Notice that the parameter to the JavaScript function is also provided via JSTL, because the message to be displayed by the function must be localized. So, dissecting this bit of code we see that:

  • alertMessage is the localized message to display to the user.
  • jsfunc is the variable containing the JavaScript function call.
  • Both variables, alertMessage and jsfunc are referenced using the same syntax, “${variable name}”.
  • As always, pay careful attention to the use of quotes and other syntax sugar.

Java Delegates

Date From Delegate, Second Resource Bundle

It is common that the data to be displayed comes from an external source, like a database or API call. JSPs can make use of a delegate class/bean, a backend class to provide this data. The details of passing data from delegates is beyond the scope of this article, but this is included as a general example. 

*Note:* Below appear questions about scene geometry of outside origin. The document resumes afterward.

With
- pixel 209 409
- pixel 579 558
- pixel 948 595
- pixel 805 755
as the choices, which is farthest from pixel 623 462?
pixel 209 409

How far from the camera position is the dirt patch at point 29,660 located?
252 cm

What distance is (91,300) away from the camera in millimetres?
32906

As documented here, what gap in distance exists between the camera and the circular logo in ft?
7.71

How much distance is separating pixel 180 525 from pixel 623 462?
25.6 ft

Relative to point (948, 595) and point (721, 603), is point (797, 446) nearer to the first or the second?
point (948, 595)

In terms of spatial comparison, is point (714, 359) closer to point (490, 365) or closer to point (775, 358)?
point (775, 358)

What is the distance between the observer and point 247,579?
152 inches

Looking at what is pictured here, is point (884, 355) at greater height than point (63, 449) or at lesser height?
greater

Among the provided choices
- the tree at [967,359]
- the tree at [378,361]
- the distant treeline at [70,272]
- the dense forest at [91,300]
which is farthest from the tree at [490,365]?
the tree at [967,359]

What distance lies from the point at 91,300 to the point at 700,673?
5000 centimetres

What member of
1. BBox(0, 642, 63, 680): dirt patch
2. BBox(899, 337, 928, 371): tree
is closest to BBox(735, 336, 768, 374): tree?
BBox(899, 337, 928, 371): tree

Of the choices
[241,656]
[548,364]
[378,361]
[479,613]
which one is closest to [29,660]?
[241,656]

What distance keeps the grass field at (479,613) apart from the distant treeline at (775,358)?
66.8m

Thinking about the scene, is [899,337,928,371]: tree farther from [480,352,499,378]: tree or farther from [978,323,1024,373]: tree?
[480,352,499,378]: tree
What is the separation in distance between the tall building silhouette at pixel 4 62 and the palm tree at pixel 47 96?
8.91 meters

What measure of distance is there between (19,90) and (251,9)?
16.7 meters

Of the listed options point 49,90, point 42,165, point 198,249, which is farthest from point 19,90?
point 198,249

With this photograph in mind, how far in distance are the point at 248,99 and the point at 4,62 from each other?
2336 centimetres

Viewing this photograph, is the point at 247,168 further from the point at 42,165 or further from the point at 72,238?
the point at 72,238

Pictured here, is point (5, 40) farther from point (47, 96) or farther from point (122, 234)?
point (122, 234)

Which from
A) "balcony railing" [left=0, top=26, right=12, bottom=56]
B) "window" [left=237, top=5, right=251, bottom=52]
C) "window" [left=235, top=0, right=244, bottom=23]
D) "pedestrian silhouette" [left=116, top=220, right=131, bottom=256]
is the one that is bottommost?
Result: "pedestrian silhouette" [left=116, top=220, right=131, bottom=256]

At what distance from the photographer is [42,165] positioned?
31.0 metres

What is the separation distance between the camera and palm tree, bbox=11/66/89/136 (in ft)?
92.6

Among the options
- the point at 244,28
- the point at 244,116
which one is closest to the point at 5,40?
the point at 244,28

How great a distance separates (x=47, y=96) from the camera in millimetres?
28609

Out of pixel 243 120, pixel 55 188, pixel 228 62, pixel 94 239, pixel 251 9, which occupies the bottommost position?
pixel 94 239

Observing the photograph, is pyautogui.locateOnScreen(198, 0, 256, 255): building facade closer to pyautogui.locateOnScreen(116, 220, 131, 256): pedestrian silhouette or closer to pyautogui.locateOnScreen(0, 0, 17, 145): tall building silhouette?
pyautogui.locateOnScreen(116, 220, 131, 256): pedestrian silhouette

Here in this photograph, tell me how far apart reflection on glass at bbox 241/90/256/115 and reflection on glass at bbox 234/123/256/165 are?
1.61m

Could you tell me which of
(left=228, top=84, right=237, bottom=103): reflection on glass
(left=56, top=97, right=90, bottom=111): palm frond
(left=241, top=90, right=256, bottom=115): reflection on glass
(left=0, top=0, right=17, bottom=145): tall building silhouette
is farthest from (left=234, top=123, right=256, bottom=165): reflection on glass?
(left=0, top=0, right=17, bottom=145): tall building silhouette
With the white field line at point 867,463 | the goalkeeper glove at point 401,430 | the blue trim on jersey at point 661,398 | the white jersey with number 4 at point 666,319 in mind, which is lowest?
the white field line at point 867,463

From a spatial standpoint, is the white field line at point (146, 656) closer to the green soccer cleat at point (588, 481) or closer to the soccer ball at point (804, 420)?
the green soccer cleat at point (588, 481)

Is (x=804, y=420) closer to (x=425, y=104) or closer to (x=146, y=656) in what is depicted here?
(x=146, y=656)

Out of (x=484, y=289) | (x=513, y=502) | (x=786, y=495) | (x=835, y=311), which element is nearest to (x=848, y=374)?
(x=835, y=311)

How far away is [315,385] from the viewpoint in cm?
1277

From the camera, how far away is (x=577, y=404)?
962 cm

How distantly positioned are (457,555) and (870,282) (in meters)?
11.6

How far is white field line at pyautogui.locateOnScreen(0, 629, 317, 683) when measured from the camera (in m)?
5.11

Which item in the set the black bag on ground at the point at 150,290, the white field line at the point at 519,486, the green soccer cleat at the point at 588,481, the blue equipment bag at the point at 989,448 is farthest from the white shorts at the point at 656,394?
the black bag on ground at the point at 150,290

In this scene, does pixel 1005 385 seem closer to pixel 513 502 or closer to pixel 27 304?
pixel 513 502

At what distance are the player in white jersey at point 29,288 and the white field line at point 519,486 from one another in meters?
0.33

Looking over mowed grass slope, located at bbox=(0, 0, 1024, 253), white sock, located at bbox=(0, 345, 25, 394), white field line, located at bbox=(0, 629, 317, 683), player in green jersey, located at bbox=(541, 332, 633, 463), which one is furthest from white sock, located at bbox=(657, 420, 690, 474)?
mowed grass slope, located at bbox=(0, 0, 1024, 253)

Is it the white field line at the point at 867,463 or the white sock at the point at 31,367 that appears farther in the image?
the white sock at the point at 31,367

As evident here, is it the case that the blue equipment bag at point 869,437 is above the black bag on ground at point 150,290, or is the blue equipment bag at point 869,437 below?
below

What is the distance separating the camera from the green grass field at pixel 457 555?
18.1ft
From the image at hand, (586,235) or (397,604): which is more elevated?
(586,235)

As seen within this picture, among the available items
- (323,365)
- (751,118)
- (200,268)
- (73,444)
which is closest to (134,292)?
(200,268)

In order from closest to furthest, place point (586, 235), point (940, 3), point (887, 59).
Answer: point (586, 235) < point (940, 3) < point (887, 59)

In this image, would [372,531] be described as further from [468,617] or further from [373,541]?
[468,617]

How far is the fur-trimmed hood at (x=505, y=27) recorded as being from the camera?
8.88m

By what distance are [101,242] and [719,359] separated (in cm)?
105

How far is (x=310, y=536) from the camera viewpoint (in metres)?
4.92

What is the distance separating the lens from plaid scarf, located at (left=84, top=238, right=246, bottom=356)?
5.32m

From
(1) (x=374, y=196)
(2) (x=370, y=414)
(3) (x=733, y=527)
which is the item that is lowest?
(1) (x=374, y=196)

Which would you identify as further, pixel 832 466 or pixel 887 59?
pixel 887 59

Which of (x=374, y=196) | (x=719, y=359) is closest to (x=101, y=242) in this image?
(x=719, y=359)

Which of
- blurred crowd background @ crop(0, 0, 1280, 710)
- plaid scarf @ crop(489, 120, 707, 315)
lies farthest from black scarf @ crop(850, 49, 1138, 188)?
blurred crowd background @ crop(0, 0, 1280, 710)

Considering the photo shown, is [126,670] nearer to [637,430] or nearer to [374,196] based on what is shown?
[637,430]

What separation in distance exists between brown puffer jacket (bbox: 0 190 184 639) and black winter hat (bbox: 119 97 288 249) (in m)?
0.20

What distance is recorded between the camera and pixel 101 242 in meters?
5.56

In this use case we want to display a formatted date where the actual date comes from just such an external source. Fortunately, JSTL provides for date localization with the “formatDate” tag, supporting different date formats, i.e. MM/DD/YYYY vs. YYYY/MM/DD format. In this case, the date format is the resource stored in the bundle, not the content being displayed.

To add another layer of realistic flavor, our developers had the good wisdom to put the date format into a centralized resource bundle, so that all code would use a single configuration. This means the localized resource we need, the date format, is stored in a separate bundle from our default bundle for this page. Take a look:

<jsp:useBean id=msg class="MessageDetails" scope=”session” />
<%
pageContext.setAttribute("email", msg);
%>
<fmt:message var="dateFormat" key="dateFormat"
bundle="${commonBundle}"/>
<fmt:formatDate value="${email.originationdate}" pattern="${dateFormat}"/>

You can see that the code is getting the date format from a second, non-default, bundle, “commonBundle”, that has been set up earlier in the code. So the code flow is:

  • Delegate gets an email object whose date we care about and makes it available in a MessageDetails class (code not shown).
  • JSP scriptlet gets the MessageDetails object in a variable “msg” set by the delegate and sets it in the pageContext as attribute “email”.
  • “fmt:message” gets the localized date format from the bundle “commonBundle” and saves in a JSTL variable “dateFormat”.
  • The formatted date is now constructed by passing the “formatDate” tag/command the localized date format, “dateFormat”, and the date from MessageDetails property “originationDate”, accessed via “email.originationDate”

Wrapping Up

Setting Locale

Now, we can go full circle and complete our first example, and realistically set the locale, not using a hard-coded value as in our very first example, but using the technique in the previous example:

<jsp:useBean id=userDetails class="UserDetails" scope=”session” />
<%
pageContext.setAttribute("user", userDetails);
%>
<fmt:setLocale value="$user.locale" />

In this example, the delegate is setting a variable of type UserDetails, to represent the logged in user. This class contains the user’s preferred locale, so we use that to set the default locale for this JSP.

Summary

JSPs provide the flexibility to integrate multiple technologies, but it comes at the cost of increased syntactical and data flow complexity. These code snippets provide some basic examples of how to navigate between the common JSP layers and get them to play well together when introducing localization via the JavaServer Pages Tag Library. Hopefully these will help guide you through the maze as you encounter other coding surprises. And who knows, by adding multiple language support to your site, your JSPs may be around for another decade.